Kepala Suku Badan Pendapatan Daerah Kota Jakarta Selatan, Hendarto, mengatakan keterlibatan Sudin Kominfotik Jaksel menjadi salah satu strategi konkret untuk memperluas jangkauan informasi perpajakan melalui berbagai platform digital, termasuk media sosial.
Menurutnya, penyebaran informasi secara konsisten diperlukan untuk mengingatkan masyarakat dan wajib pajak yang mungkin belum atau lupa memenuhi kewajiban pembayaran pajaknya.
“Melalui dukungan Sudin Kominfotik Jaksel, informasi perpajakan terus disebarluaskan secara digital, termasuk dengan mekanisme repost konten secara konsisten agar masyarakat dan wajib pajak yang mungkin lupa atau terlewat dapat kembali diingatkan,” kata Hendarto dalam Rapat Koordinasi Optimalisasi Penerimaan Pajak Daerah di Kantor Wali Kota Jakart Selatan, Senin (15/6/2026.
Ia menambahkan, upaya sosialisasi tidak hanya dilakukan melalui kanal digital, tetapi juga diperkuat hingga tingkat wilayah.
Arahan pimpinan, kata dia, menekankan pentingnya penyampaian informasi secara masif mulai dari tingkat kota hingga lingkungan RT.
“Arahan pimpinan juga menekankan pentingnya sosialisasi secara masif di berbagai tingkatan, mulai dari tingkat kota, hingga RT diharapkan terus menyampaikan pesan agar optimalisasi pembayaran pajak,” ujarnya.

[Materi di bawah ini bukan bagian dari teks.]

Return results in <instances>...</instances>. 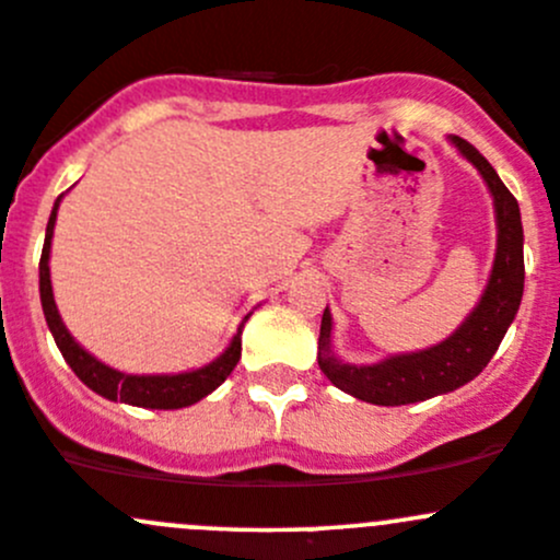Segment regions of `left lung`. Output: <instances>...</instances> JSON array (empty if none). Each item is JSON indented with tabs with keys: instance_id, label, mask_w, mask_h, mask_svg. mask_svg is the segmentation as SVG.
Returning <instances> with one entry per match:
<instances>
[{
	"instance_id": "1",
	"label": "left lung",
	"mask_w": 560,
	"mask_h": 560,
	"mask_svg": "<svg viewBox=\"0 0 560 560\" xmlns=\"http://www.w3.org/2000/svg\"><path fill=\"white\" fill-rule=\"evenodd\" d=\"M460 154L482 173L495 202L499 222V248L488 290L471 316L439 347L415 354H398L376 365H347L330 352V312L325 308L319 327V369L343 393L376 406H404L428 400L433 395L453 393L471 382L499 349L506 327L515 319L523 298V224L515 195L504 186L490 162L466 143L453 138Z\"/></svg>"
}]
</instances>
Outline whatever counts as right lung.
Listing matches in <instances>:
<instances>
[{
    "instance_id": "obj_1",
    "label": "right lung",
    "mask_w": 560,
    "mask_h": 560,
    "mask_svg": "<svg viewBox=\"0 0 560 560\" xmlns=\"http://www.w3.org/2000/svg\"><path fill=\"white\" fill-rule=\"evenodd\" d=\"M61 200V195H59ZM59 200L54 202V211H50L48 230H45V244H43V257H39V301H43L45 322H48L50 332H54V341L59 347V352L65 354V360L70 363V369L75 371L78 380L83 385H89L94 393L105 395L110 400H124V404L143 406V409H180V406H191L200 398H206L208 393H213L238 365L241 360V325L235 332L233 343L224 349L222 358L213 360L206 369L189 371V374H175V376H132L121 374V371L107 369L105 363H100L97 358L81 349L75 343V338L67 332L65 322H61L59 312H56L54 303V290H50V270H48V254H50V238H54V224H56V208Z\"/></svg>"
}]
</instances>
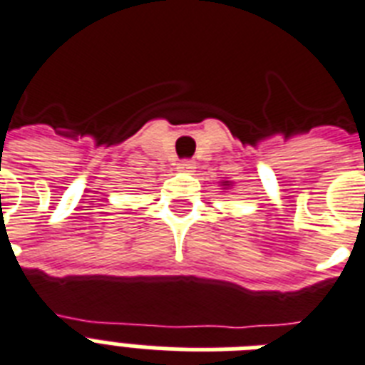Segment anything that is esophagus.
<instances>
[{
    "mask_svg": "<svg viewBox=\"0 0 365 365\" xmlns=\"http://www.w3.org/2000/svg\"><path fill=\"white\" fill-rule=\"evenodd\" d=\"M195 167H197V165H195V161H191V159H183V161L178 163V170H180V173H192Z\"/></svg>",
    "mask_w": 365,
    "mask_h": 365,
    "instance_id": "esophagus-1",
    "label": "esophagus"
}]
</instances>
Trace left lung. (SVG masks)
Here are the masks:
<instances>
[{"instance_id": "left-lung-1", "label": "left lung", "mask_w": 365, "mask_h": 365, "mask_svg": "<svg viewBox=\"0 0 365 365\" xmlns=\"http://www.w3.org/2000/svg\"><path fill=\"white\" fill-rule=\"evenodd\" d=\"M223 185H227V187H229V185H230V182H223Z\"/></svg>"}]
</instances>
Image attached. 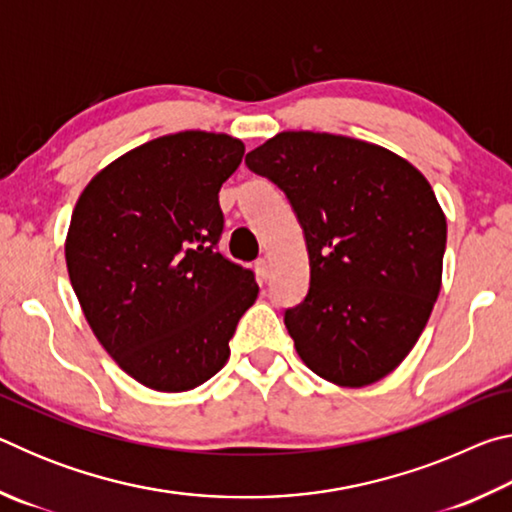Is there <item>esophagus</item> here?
<instances>
[{
    "label": "esophagus",
    "instance_id": "esophagus-1",
    "mask_svg": "<svg viewBox=\"0 0 512 512\" xmlns=\"http://www.w3.org/2000/svg\"><path fill=\"white\" fill-rule=\"evenodd\" d=\"M255 271H257V277L262 282H266L268 280V275H271V262H268V259L264 257V259H259V262L255 264Z\"/></svg>",
    "mask_w": 512,
    "mask_h": 512
}]
</instances>
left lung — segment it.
I'll use <instances>...</instances> for the list:
<instances>
[{
    "mask_svg": "<svg viewBox=\"0 0 512 512\" xmlns=\"http://www.w3.org/2000/svg\"><path fill=\"white\" fill-rule=\"evenodd\" d=\"M305 230L309 293L284 314L302 363L363 388L400 366L443 284L447 221L402 155L354 137L284 131L246 155Z\"/></svg>",
    "mask_w": 512,
    "mask_h": 512,
    "instance_id": "left-lung-1",
    "label": "left lung"
}]
</instances>
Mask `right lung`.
Returning <instances> with one entry per match:
<instances>
[{
	"instance_id": "1",
	"label": "right lung",
	"mask_w": 512,
	"mask_h": 512,
	"mask_svg": "<svg viewBox=\"0 0 512 512\" xmlns=\"http://www.w3.org/2000/svg\"><path fill=\"white\" fill-rule=\"evenodd\" d=\"M244 151L225 133L162 135L112 160L76 201L69 282L103 350L153 391L214 377L257 300L253 273L216 250L219 189Z\"/></svg>"
}]
</instances>
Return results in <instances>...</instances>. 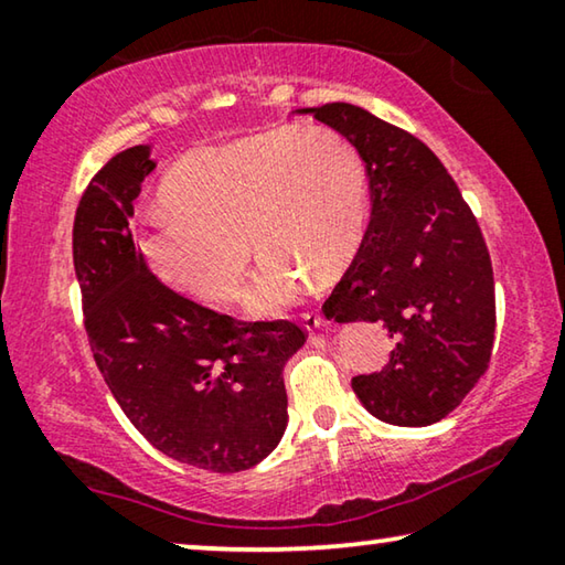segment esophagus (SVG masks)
<instances>
[{
	"instance_id": "obj_1",
	"label": "esophagus",
	"mask_w": 565,
	"mask_h": 565,
	"mask_svg": "<svg viewBox=\"0 0 565 565\" xmlns=\"http://www.w3.org/2000/svg\"><path fill=\"white\" fill-rule=\"evenodd\" d=\"M301 321H303V327H307L309 331H315V329H319L321 324H324V317H321V311L311 309V311H303Z\"/></svg>"
}]
</instances>
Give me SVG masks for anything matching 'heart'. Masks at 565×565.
<instances>
[{"mask_svg":"<svg viewBox=\"0 0 565 565\" xmlns=\"http://www.w3.org/2000/svg\"><path fill=\"white\" fill-rule=\"evenodd\" d=\"M170 209L150 213L138 250L160 281L228 303L244 291L250 238L262 266L250 315H276L339 271L360 246L370 181L356 146L324 125H281L185 153L163 178Z\"/></svg>","mask_w":565,"mask_h":565,"instance_id":"heart-1","label":"heart"}]
</instances>
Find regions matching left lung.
<instances>
[{
    "mask_svg": "<svg viewBox=\"0 0 565 565\" xmlns=\"http://www.w3.org/2000/svg\"><path fill=\"white\" fill-rule=\"evenodd\" d=\"M301 113L352 140L370 181V226L321 311L339 324L380 321L397 347L352 387L384 423L433 425L476 387L492 354L495 281L478 218L412 132L349 103Z\"/></svg>",
    "mask_w": 565,
    "mask_h": 565,
    "instance_id": "8db88e82",
    "label": "left lung"
}]
</instances>
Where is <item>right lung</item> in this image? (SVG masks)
<instances>
[{"label": "right lung", "instance_id": "add662e5", "mask_svg": "<svg viewBox=\"0 0 565 565\" xmlns=\"http://www.w3.org/2000/svg\"><path fill=\"white\" fill-rule=\"evenodd\" d=\"M153 168L148 146L122 150L77 203L73 262L89 347L150 445L201 470H248L281 440L289 417L281 372L307 329L218 315L150 271L130 216Z\"/></svg>", "mask_w": 565, "mask_h": 565}]
</instances>
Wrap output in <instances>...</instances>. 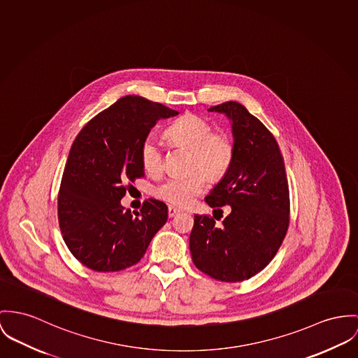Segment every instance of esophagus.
I'll return each instance as SVG.
<instances>
[{
    "label": "esophagus",
    "instance_id": "esophagus-1",
    "mask_svg": "<svg viewBox=\"0 0 358 358\" xmlns=\"http://www.w3.org/2000/svg\"><path fill=\"white\" fill-rule=\"evenodd\" d=\"M178 213H180V208H176V207H173V206H169V208H167V214H169V217H170V218L176 217Z\"/></svg>",
    "mask_w": 358,
    "mask_h": 358
}]
</instances>
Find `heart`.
<instances>
[{
	"label": "heart",
	"mask_w": 358,
	"mask_h": 358,
	"mask_svg": "<svg viewBox=\"0 0 358 358\" xmlns=\"http://www.w3.org/2000/svg\"><path fill=\"white\" fill-rule=\"evenodd\" d=\"M165 138L176 147L191 151L189 170L194 171L185 178H167L155 187L154 196L177 207L191 204L203 193L206 177L210 181L223 178L233 165L236 143L223 129L213 131L211 124L194 113H185L166 128ZM140 164L143 170L157 177L164 169V154L158 143L147 138L140 145Z\"/></svg>",
	"instance_id": "heart-1"
}]
</instances>
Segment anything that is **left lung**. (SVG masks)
Listing matches in <instances>:
<instances>
[{
    "label": "left lung",
    "instance_id": "left-lung-1",
    "mask_svg": "<svg viewBox=\"0 0 358 358\" xmlns=\"http://www.w3.org/2000/svg\"><path fill=\"white\" fill-rule=\"evenodd\" d=\"M231 120L236 157L227 174L206 197L229 215L217 226L194 215L189 248L193 264L220 282H243L276 255L289 229L290 196L285 162L274 135L238 102L210 108Z\"/></svg>",
    "mask_w": 358,
    "mask_h": 358
}]
</instances>
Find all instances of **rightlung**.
<instances>
[{
  "label": "right lung",
  "instance_id": "1",
  "mask_svg": "<svg viewBox=\"0 0 358 358\" xmlns=\"http://www.w3.org/2000/svg\"><path fill=\"white\" fill-rule=\"evenodd\" d=\"M177 114L127 95L91 118L75 138L58 191V223L71 253L90 270L115 273L135 266L165 224L164 201L148 199L134 215L120 200L144 177L141 143L157 121Z\"/></svg>",
  "mask_w": 358,
  "mask_h": 358
}]
</instances>
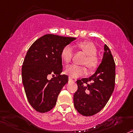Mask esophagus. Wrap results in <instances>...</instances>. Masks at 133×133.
Wrapping results in <instances>:
<instances>
[{"label":"esophagus","mask_w":133,"mask_h":133,"mask_svg":"<svg viewBox=\"0 0 133 133\" xmlns=\"http://www.w3.org/2000/svg\"><path fill=\"white\" fill-rule=\"evenodd\" d=\"M69 80L70 81H74L73 79H72V78H71V77H69Z\"/></svg>","instance_id":"esophagus-1"}]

Selain pendekatan persuasif melalui edukasi dan sosialisasi, Bapenda Jakarta Selatan tetap menjalankan langkah penagihan terhadap wajib pajak yang menunggak sesuai ketentuan yang berlaku.
Hendarto menjelaskan, tindakan penagihan dilakukan secara bertahap mulai dari pemberian peringatan hingga langkah hukum yang lebih tegas.
“Tindakan penagihan tetap berjalan sesuai ketentuan, mulai dari penempelan stiker peringatan, penugasan juru sita, pemblokiran rekening, hingga penyitaan dan pelelangan aset,” ungkapnya.
Ia berharap kolaborasi antarlembaga dan dukungan seluruh pemangku kepentingan dapat membantu meningkatkan penerimaan pajak yang nantinya digunakan untuk mendukung pembangunan daerah.
“Mudah-mudahan dengan sinergitas yang baik antar stakeholders, maka pendapatan pajak untuk pembangunan daerah, khususnya DKI Jakarta dapat berjalan dengan baik nantinya,” tuturnya.
Di sisi lain, Pemerintah Provinsi DKI Jakarta masih memberikan sejumlah insentif untuk mendorong masyarakat segera melunasi kewajiban perpajakan.
Untuk Pajak Bumi dan Bangunan Perdesaan dan Perkotaan (PBB-P2), pembayaran pada Juni hingga Juli 2026 mendapatkan keringanan sebesar 7,5 persen, sementara pembayaran pada Agustus hingga September memperoleh keringanan sebesar 5 persen.
Selain itu, tunggakan PBB-P2 tahun pajak 2021 hingga 2025 mendapat pengurangan pokok sebesar 5 persen serta penghapusan sanksi administrasi.
Sementara untuk Pajak Kendaraan Bermotor (PKB), pemerintah memberikan pembebasan sanksi administrasi atas keterlambatan pembayaran yang berlaku hingga 31 Agustus 2026.